Venant à son secours, Mamdani est monté sur scène, a pris la main de Hochul et l'a levée en l'air, démontrant son soutien à la gouverneure de droite et appelant ses partisans à la soutenir également. Plus que tous les mots qu'il a prononcés par la suite, ce geste a révélé la supercherie du «socialisme » professé par Mamdani.
Après le départ de Hochul, le président de l'Assemblée de l'État, Carl Heastie, a pris brièvement la parole, s'efforçant principalement d'éviter d'être chahuté. La présidente de la majorité au Sénat de l'État, Andrea Stewart-Cousins, a tenté de séduire la foule en rappelant qu'elle avait manifesté pour la garde d'enfants en tant que jeune mère il y a plusieurs décennies. Elle a reconnu que les services de garde d'enfants n'étaient toujours pas accessibles, mais n'a pas expliqué son propre rôle en tant que sénatrice de l'État dans cette situation.

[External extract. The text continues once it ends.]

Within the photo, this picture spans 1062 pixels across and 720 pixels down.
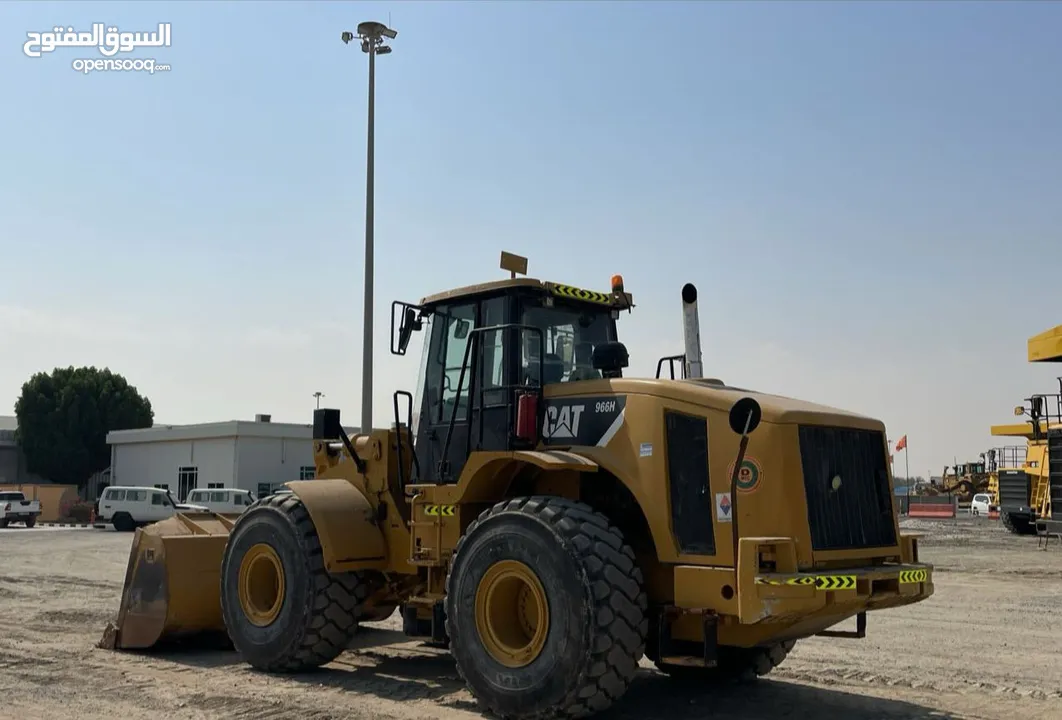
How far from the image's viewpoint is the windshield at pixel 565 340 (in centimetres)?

La représentante Ocasio-Cortez, membre la plus en vue des DSA au Congrès, a prononcé un discours démagogique qui omettait des détails essentiels. Elle a fustigé l'ancien gouverneur Cuomo, le qualifiant de représentant de l'establishment politique et des milliardaires qui le financent. C'est exact, mais elle a omis de mentionner que Hochul a fidèlement servi comme lieutenant-gouverneur de Cuomo et que Heastie et Stewart-Cousins ont collaboré avec Cuomo au sein de la législature de l'État. De même, Ocasio-Cortez a déclaré qu'un vote pour Mamdani enverrait le message que «l'autoritarisme de Trump n'est pas le bienvenu ici ». Mais elle n'a pas expliqué comment Mamdani y résisterait – ni comment elle-même y résistait.

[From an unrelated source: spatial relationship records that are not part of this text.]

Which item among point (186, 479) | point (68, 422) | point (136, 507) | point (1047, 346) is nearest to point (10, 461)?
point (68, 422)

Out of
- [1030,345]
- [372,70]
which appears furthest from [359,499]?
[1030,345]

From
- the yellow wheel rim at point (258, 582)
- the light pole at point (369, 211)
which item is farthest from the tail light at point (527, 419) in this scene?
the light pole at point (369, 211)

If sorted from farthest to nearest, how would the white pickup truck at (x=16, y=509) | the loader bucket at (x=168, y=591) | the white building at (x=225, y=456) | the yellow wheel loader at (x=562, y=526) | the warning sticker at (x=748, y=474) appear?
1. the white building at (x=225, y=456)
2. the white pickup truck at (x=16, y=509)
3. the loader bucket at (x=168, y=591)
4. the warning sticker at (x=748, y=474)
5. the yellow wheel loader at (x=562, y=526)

Tout en faisant campagne pour Mamdani, Ocasio-Cortez collecte également des fonds pour Abigail Spanberger, une démocrate et ancienne agente de la CIA qui se présente au poste de gouverneur de Virginie. En tant que députée de Virginie, Spanberger a soutenu le génocide des Palestiniens par Israël, a appelé à déployer davantage d'agents d'immigration à la frontière sud et a attaqué les manifestants contre les brutalités policières. Dans son discours, Ocasio-Cortez a crié haut et fort qu'elle défendait les travailleurs et les immigrés, mais sa collecte de fonds pour Spanberger révèle son rôle de partisane et de complice de l'impérialisme américain.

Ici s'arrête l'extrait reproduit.